Review-First Skill Development — Building Complex AI Skills One Rule at a Time

#claude #ai #productivity #programming

TL;DR

I’ve been struggling with AI-generated code for months. Getting AI to handle complex tasks is hard...
Writing the prompts or skills to make it happen is harder. So start with a review skill instead. When you define "what's wrong" one rule at a time, you can reach complex skills incrementally.

The Problem: The "Look-But-Don't-Touch" Code Problem

Code generated by AI coding tools keeps producing the same kinds of problems. Inconsistent naming, unstructured error handling, misaligned test strategies — all symptoms of missing non-functional requirements.

The natural response is to define quality standards in an LLM instruction set (this article uses Claude Skills as an example, but the same thinking applies to Copilot Instructions, Cursor Rules, or any similar mechanism). But quality criteria span many dimensions, and writing a perfect generation prompt from scratch isn't realistic.

The Core Concept: The First Skill You Build Should Be a Review Skill

Defining "generate good code" all at once is hard. But defining "this is wrong" is something you can do one rule at a time.

Easier to articulate — "Good" is elusive, but "Bad" is actionable. It's easy to say a variable named data is too vague, or an empty catch block is a problem.
Naturally incremental — Start with 3 rules. When you notice something else in production, add it. That's it.
Easier to measure — Generation quality is hard to evaluate objectively. Review accuracy is straightforward: did it catch what it should have caught?

From Review to Generation

A review skill isn't the end goal — it's the starting point. Extract the review criteria into a shared/ directory, and generation skills can reference the same definitions.

.claude/skills/
├── my-review-structure/        ← Code structure review
│   ├── SKILL.md
│   └── references/
│       ├── criteria.md         ← Review criteria (G1–G3)
│       └── output-format.md
├── my-make-testcase/           ← Test case generation
│   └── SKILL.md
├── my-review-testcase/         ← Test case review
│   ├── SKILL.md
│   └── references/
│       ├── criteria.md         ← Review criteria (T1–T2)
│       └── output-format.md
└── shared/                     ← Shared definitions (no SKILL.md = not a skill)
    ├── test-definitions.md     ← Test level definitions
    └── test-structure.md       ← Test structure rules

my-make-testcase and my-review-testcase
reference the same definitions in shared/.
If a generated output fails review,
that itself is a signal to improve the definitions.

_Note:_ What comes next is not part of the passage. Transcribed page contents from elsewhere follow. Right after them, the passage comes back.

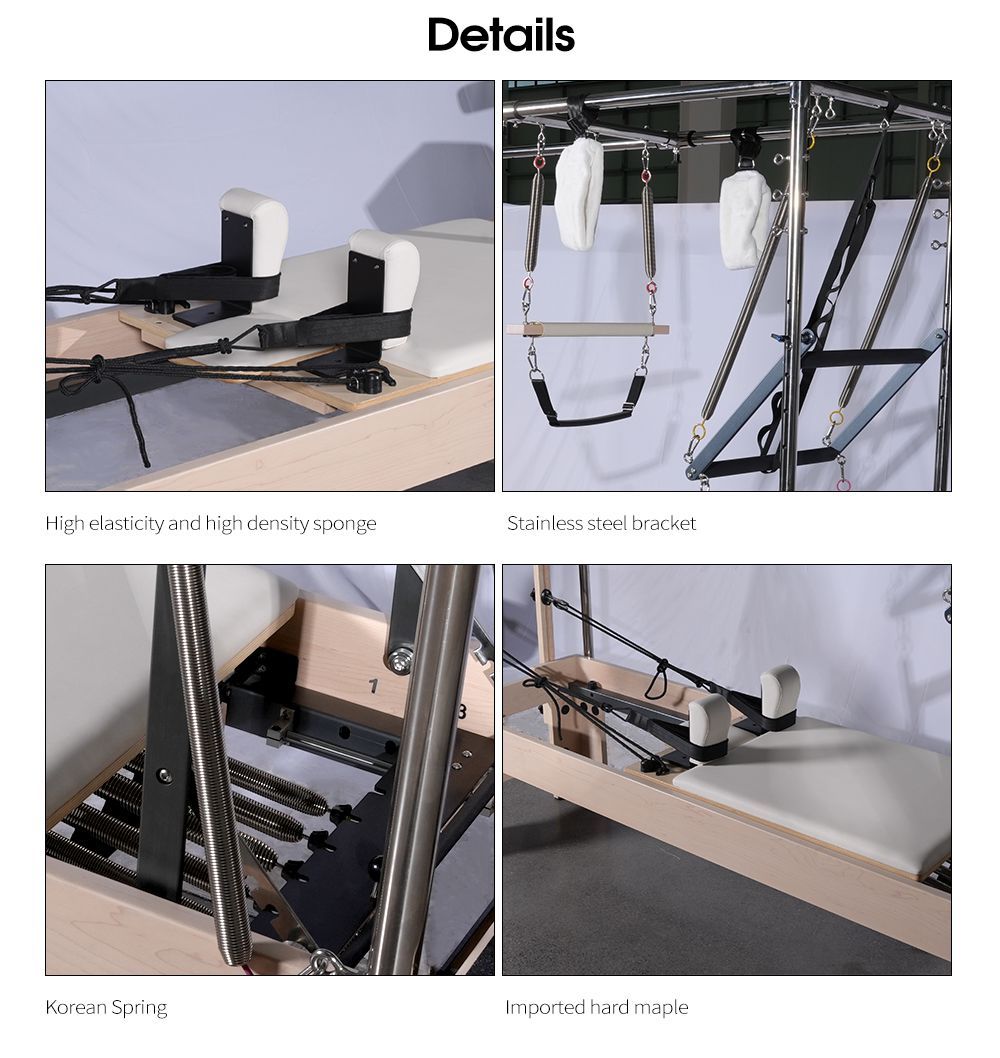 Details

High elasticity and high density sponge

Stainless steel bracket

1

3

Korean Spring

Imported hard maple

This creates an automatic sandwich of generation → review. The generation skill's output must pass the review skill. If it doesn't, something is wrong with the shared definitions — and that becomes the improvement signal.

What I Learned in Practice

The first skill I built was a review skill for separation of concerns in code structure. Not "a skill that generates clean architecture" — a skill that flags when responsibilities are mixed.

Running it against a real project revealed over-detection. (To be honest, it was annoying at first.) The skill flagged "DB manager class requires DB connection at initialization" as a problem. But for a DB manager, requiring a DB connection is its core responsibility. I refined the rule to "flag only when a class requires dependencies unrelated to its primary responsibility." This kind of tuning only surfaces when you run against real code.

Next, I built a test case review skill. Again, starting from review. This forced me to define test levels (unit / integration / E2E) and a case table format — which naturally separated into shared definitions. Once those definitions existed, building a test case generation skill was a suddenly became easy: it just referenced the same shared files.

From this experience, I came to see review → extract shared definitions → generation as a repeatable pattern for skill development.

Takeaway

Review-First turns "I can't write this skill" into "I don't have to write it yet." You don't need a perfect generation prompt. You need your first NG pattern.

This isn't a silver bullet — but if you're struggling with inconsistent AI output, it gives you a concrete place to start. One practical note: as rules grow, keep them separated by concern (the shared/ pattern above) rather than packing everything into a single skill. Context windows are finite, and a focused skill outperforms an overloaded one.